Activation of p12-M63-GFP chromatin binding. Full-length p12-GFP fusion proteins were compared to minimal binding motif constructs containing M63 versus I63. (A) Sequences of fusion proteins. (B) Quantification of GFP intensity overlapping the mitotic chromatin versus that in the cytoplasm; n > 15. Error bars are standard errors. Asterisks (*) indicate ratios that are statistically different from those of GFP using Student's t test (α = 0.001).

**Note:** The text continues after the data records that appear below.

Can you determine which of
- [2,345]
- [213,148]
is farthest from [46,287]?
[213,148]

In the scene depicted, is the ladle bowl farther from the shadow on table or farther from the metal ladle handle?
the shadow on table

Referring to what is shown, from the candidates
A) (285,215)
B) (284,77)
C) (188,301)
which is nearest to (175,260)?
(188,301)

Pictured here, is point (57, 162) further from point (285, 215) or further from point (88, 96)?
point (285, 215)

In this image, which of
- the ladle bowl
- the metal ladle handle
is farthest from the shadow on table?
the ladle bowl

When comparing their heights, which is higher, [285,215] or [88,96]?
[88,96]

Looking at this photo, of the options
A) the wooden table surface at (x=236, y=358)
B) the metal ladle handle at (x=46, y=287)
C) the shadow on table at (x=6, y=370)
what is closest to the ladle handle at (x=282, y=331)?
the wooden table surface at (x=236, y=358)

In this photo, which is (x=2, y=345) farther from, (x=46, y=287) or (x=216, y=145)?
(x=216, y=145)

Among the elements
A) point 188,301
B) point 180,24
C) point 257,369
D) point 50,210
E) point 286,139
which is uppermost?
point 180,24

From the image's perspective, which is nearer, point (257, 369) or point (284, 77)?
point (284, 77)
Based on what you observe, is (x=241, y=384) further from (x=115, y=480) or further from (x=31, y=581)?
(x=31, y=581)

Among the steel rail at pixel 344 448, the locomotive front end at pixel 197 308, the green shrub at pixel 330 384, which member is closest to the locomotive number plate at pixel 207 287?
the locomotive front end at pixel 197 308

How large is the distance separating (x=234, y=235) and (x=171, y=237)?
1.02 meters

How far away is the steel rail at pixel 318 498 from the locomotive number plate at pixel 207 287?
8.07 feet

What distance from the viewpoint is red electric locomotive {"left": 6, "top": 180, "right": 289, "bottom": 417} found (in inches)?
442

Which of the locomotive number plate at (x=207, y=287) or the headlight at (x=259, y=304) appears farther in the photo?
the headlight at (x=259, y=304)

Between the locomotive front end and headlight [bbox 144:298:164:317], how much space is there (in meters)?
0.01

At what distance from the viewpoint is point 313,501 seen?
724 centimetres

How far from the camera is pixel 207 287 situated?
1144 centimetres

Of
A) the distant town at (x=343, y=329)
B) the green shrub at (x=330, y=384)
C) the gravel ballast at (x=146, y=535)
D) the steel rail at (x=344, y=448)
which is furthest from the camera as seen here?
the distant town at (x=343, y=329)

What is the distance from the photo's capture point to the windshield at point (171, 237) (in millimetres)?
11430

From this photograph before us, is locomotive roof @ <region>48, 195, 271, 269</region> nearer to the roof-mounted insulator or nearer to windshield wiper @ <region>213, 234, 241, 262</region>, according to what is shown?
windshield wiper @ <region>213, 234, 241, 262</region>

Studies of GFP and p12_61–71-GFP-I63 were duplicated in a companion article in this issue (26) for comparison purposes.

FIG 7

Model for regulation of p12 chromatin tethering via S61 phosphorylation. (Left) MLV Gag precursor late domains recruit ESCRT proteins for budding. Proteolytic processing proceeds through the p27 (MA-p12) intermediate. PPPY late domain (yellow) phosphorylation is proposed to disrupt NEDD4 binding and allow repression of the chromatin binding motif (blue). (Center) After protease-mediated maturation, the capsid core forms, with the p12 N terminus (green) involved in proper core formation and stability and the p12 C terminus important for core uncoating. (Right) After reverse transcription and capsid core uncoating, the p12 N terminus (green) binds the PIC, containing capsid (light blue), integrase (purple), and BET (lime green), while the C terminus binds mitotic chromatin (represented by an individual nucleosome), to function in nuclear retention of the PIC. (Top right) Phosphorylation of S61 is proposed to disrupt binding of the p12 N-terminal PPPY motif to the p12 C-terminal chromatin binding motif, facilitating capsid core uncoating and relieving chromatin binding repression. (Bottom right) p12 I63, other C-terminal charge shifts, and p12 Δ are proposed to weaken the PPPY interaction with the p12 C-terminal chromatin tethering motif, rescuing the loss of the S61 phosphorylation switch.